Date du second tour des municipales : ce que veulent les partis

Le Premier ministre, Edouard Philippe, s’est entretenu, mercredi 20 mai, avec les dirigeants des principaux partis politiques. Il leur a présenté deux hypothèses d’organisation du second des élections municipales, annulé en mars : juin ou janvier 2021. Panorama des dates souhaitées par les différents chefs de parti.

  • Fin juin 2020

La possibilité d’organiser le second tour des élections municipales d’ici fin juin 2020, n’a pas du tout convaincu les chefs de partis présents. 

Les Républicains :

Seul le chef du parti LR, Christian Jacob, s’est clairement exprimé en faveur : «à partir du moment où les conditions sanitaires sont réunies, je suis favorable à ce que les élections se tiennent le plus rapidement possible, notamment en juin».

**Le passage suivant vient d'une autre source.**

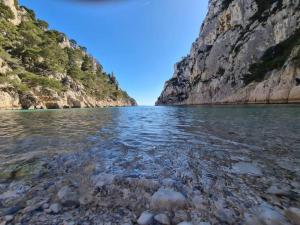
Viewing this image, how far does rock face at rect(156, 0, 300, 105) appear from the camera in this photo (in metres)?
35.9

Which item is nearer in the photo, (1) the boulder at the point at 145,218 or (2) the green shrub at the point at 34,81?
(1) the boulder at the point at 145,218

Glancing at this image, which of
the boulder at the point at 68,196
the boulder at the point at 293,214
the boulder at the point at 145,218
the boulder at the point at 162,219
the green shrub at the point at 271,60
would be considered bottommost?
the boulder at the point at 68,196

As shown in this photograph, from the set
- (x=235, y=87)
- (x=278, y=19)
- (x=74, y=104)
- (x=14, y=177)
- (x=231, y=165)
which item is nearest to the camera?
(x=14, y=177)

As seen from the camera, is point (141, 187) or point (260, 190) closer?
point (260, 190)

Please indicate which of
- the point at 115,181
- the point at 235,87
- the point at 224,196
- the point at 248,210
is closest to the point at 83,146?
the point at 115,181

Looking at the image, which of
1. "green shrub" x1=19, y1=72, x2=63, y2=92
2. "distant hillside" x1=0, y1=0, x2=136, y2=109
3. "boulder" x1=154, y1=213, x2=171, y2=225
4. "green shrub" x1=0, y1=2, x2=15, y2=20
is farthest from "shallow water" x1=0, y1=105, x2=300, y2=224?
"green shrub" x1=0, y1=2, x2=15, y2=20

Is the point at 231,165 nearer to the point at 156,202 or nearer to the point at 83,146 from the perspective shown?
the point at 156,202

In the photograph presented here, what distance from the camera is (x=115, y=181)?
3.39 m

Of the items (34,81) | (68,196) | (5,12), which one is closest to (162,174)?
(68,196)

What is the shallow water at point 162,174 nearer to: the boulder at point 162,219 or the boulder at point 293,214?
the boulder at point 293,214

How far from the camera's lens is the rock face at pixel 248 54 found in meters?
35.9

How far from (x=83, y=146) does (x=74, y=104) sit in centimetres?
6566

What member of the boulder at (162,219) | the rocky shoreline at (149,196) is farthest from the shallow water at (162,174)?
the boulder at (162,219)

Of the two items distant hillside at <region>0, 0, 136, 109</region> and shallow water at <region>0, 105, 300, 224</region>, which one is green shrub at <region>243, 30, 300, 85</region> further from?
distant hillside at <region>0, 0, 136, 109</region>
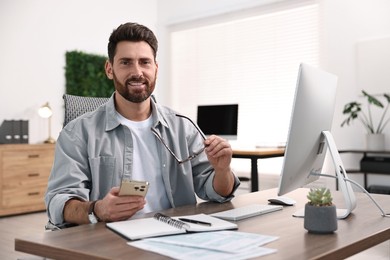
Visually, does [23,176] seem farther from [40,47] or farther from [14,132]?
[40,47]

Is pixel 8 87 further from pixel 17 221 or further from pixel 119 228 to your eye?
pixel 119 228

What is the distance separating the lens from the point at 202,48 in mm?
6598

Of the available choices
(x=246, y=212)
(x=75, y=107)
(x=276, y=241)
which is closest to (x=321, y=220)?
(x=276, y=241)

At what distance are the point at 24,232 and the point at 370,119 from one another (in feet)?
11.8

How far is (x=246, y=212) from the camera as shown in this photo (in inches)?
54.1

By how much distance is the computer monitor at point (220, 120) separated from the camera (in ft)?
16.0

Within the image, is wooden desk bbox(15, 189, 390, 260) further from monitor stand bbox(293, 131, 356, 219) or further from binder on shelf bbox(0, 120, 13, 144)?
binder on shelf bbox(0, 120, 13, 144)

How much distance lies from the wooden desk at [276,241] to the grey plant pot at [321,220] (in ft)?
0.06

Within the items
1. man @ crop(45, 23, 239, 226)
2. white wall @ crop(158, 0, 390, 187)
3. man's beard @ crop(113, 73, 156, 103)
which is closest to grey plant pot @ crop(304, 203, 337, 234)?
man @ crop(45, 23, 239, 226)

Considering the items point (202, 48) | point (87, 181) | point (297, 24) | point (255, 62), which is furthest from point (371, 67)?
point (87, 181)

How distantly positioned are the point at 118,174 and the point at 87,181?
4.2 inches

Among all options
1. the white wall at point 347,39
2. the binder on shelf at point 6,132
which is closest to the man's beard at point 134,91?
the white wall at point 347,39

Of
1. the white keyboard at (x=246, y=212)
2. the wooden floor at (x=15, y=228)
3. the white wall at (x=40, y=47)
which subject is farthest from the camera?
the white wall at (x=40, y=47)

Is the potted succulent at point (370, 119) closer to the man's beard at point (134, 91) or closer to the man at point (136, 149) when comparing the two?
the man at point (136, 149)
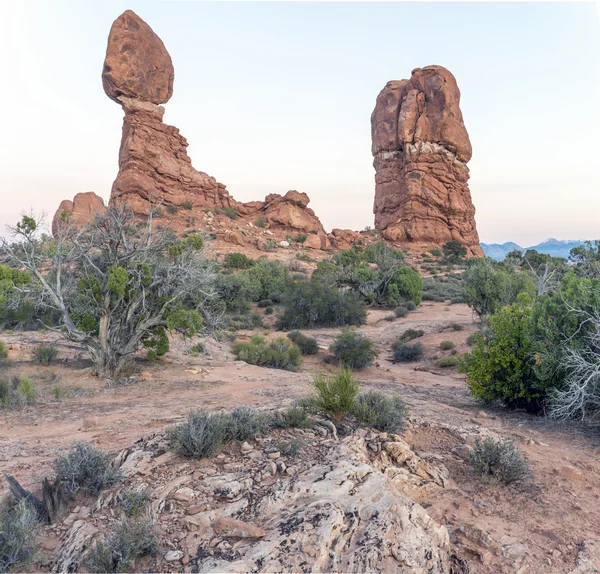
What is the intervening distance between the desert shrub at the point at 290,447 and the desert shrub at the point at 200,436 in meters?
0.57

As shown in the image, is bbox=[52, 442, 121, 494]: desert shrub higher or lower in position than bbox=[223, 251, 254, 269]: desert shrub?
lower

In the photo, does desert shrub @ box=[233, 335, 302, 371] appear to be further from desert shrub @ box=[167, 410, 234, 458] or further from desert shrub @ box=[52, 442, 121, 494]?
desert shrub @ box=[52, 442, 121, 494]

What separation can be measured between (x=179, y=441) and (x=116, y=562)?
1421mm

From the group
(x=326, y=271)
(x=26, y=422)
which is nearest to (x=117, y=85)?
(x=326, y=271)

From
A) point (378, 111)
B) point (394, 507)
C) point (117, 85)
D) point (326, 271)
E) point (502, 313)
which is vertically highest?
point (378, 111)

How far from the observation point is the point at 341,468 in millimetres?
3631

Alors que les élections départementales et régionales se tiendront en 2021, il estime qu’un report en janvier 2021 «bouleverse tout le calendrier électoral et repousse quasiment d’un an toute la commande publique avec des conséquences en termes d’emploi importantes».

  • D’ici janvier 2021

Le reste des partis n’a pas exprimé clairement de volonté en termes de date. Ils se sont contentés de refuser l’éventualité de fin juin, renvoyant à plus tard le second tour, sans précision.

La France Insoumise :

Le député LFI Alexis Corbière, qui représentait le parti à la réunion, a jugé «impossible de tenir un second tour avant fin juin». Il s’est appuyé sur l’avis du président du Conseil, Jean-François Delfraissy : «Il nous a dit qu’il serait compliqué de tenir campagne. Il y a aussi un risque de prime aux maires sortants, qui ont par exemple distribué des masques pendant la crise», a‑t-il mis en garde.

Debout la France :

Le président du parti, Nicolas Dupont-Aignan a pointé deux obstacles pour juin : «un blocage sanitaire parce qu’on n’a pas encore le bilan du déconfinement» et un «blocage démocratique, parce que les Français ne sont pas prêts à aller voter après le fiasco du 1er tour. Il n’y aura pas de campagne et que très peu de participation».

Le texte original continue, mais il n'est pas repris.